IPM: Where will the U.S. healthcare system be in the next decade?
Gupta: With the advent of AI and ML platforms, we have this amazing opportunity to do physician medicine. It’ll make you have some light swelling or constipation. It takes a year just to get the right medication—not to lower your blood pressure, which is still high, but to get the right medication side effects. This is a 19th- and 18th-century state. Yet, we can now take a swab from your mouth and tell you exactly what medication you’ll likely do well with, as well as write it down so you can keep track of it and manage it automatically.
We’ve come so far as a world and as a nation. We must first understand the appropriate financing mechanisms, as our reimbursement systems, public-private partnerships, and patient outcomes, followed by the use of tracing models, consistently lag behind technology and innovation by decades, if not more. This is why I became interested in public health in the first place. Doctors often had to lie on the forums in order to get the patient’s access to basic tests. We’re in the same phase even today.

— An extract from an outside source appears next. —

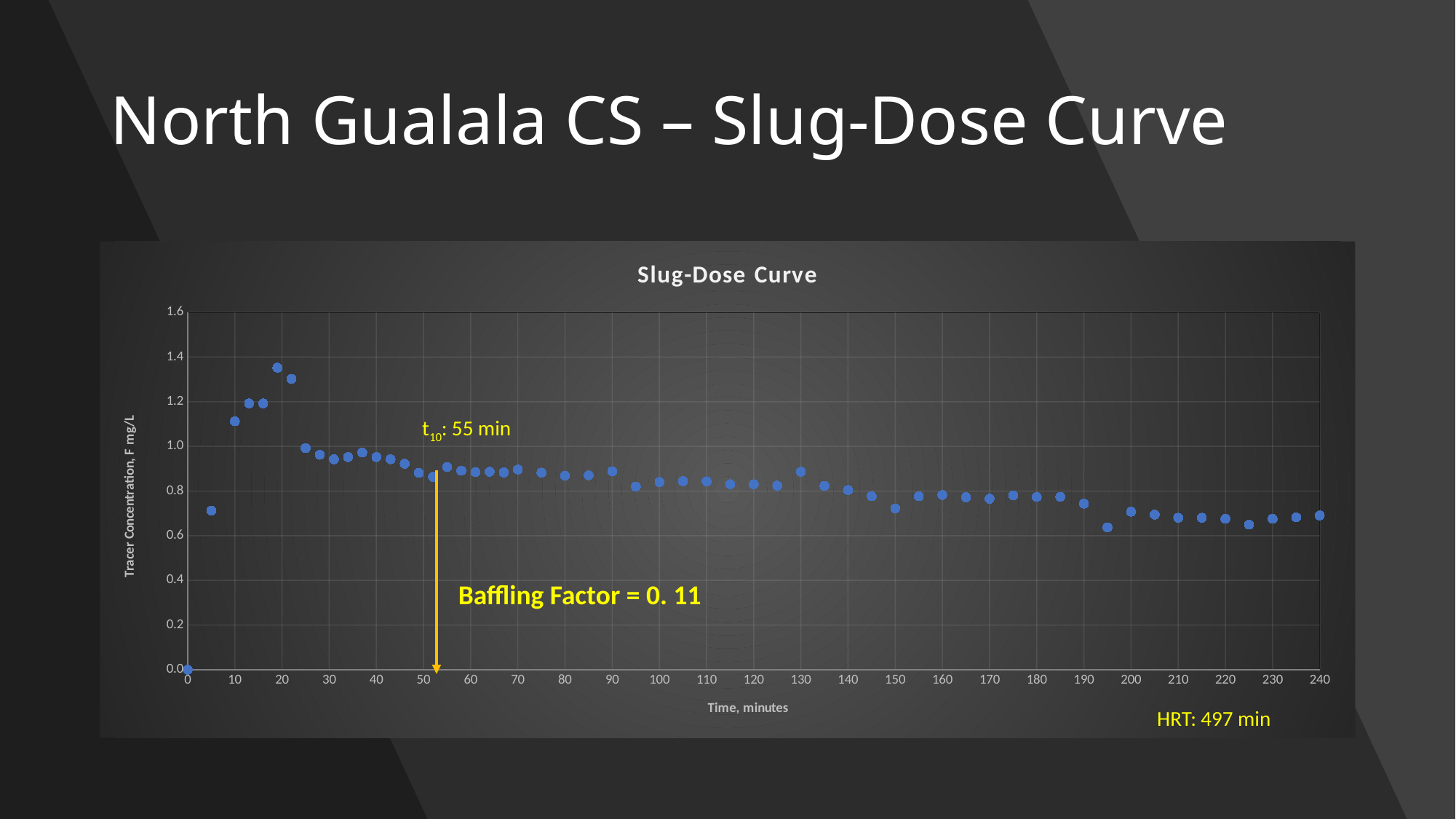
After the peak near 20 minutes, do the tracer concentration values generally rise or fall as time increases? fall Which is larger, the tracer concentration at 20 minutes or at 200 minutes? 20 minutes Is the tracer concentration at 240 minutes greater or less than 0.8? less Is the tracer concentration at 130 minutes greater or less than 0.8? greater Is the tracer concentration at 20 minutes greater or less than 1.2? greater What kind of chart is shown on the slide? scatter chart What t10 value is annotated on the chart? 55 min What baffling factor is stated on the chart? 0.11 What is the tracer concentration at time 0 minutes? 0.0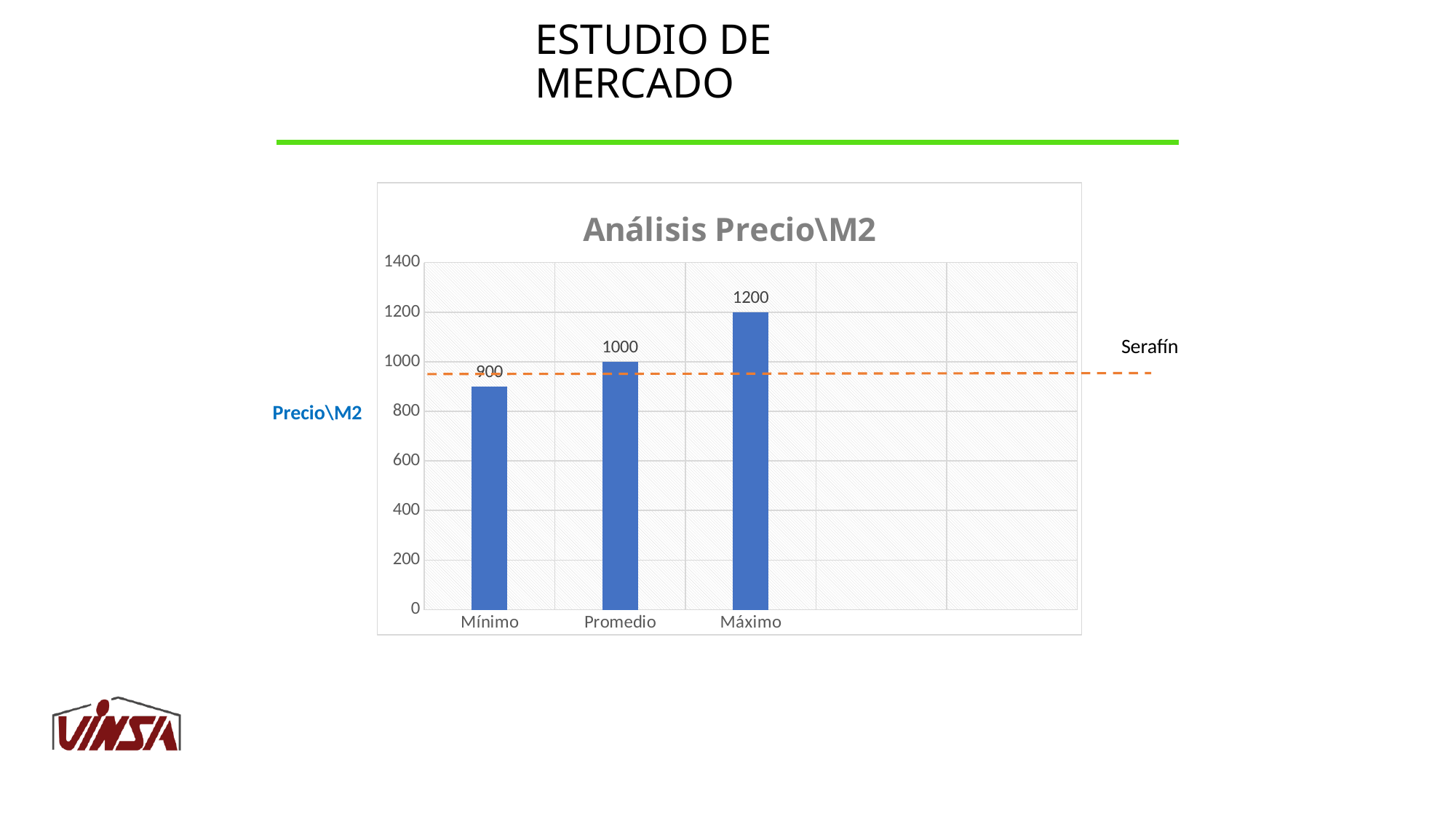
What kind of chart is shown? bar chart Which category has the highest value? Máximo Which category has the lowest value? Mínimo What is the title of the chart? Análisis Precio\M2 What is the difference between the values for Máximo and Mínimo? 300 What is the value for Máximo? 1200 What is the value for Mínimo? 900 What is the difference between the values for Promedio and Mínimo? 100 How many categories are shown on the x axis? 3 Is the value for Mínimo greater or less than 1000? less Which is larger, the value for Promedio or the value for Máximo? Máximo What is the value for Promedio? 1000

If we get our models right, we can get people to the point where they can quickly have good health and prevention, and then maintaining good health becomes the norm, allowing you to go about your business and enjoy life rather than going bankrupt. The number one cause for [bankruptcy] is still medical debt. That’s the mindset we have to change, and I see a future with the advent of AI getting us there. We have to allow our systems, politicians, and policies to get there.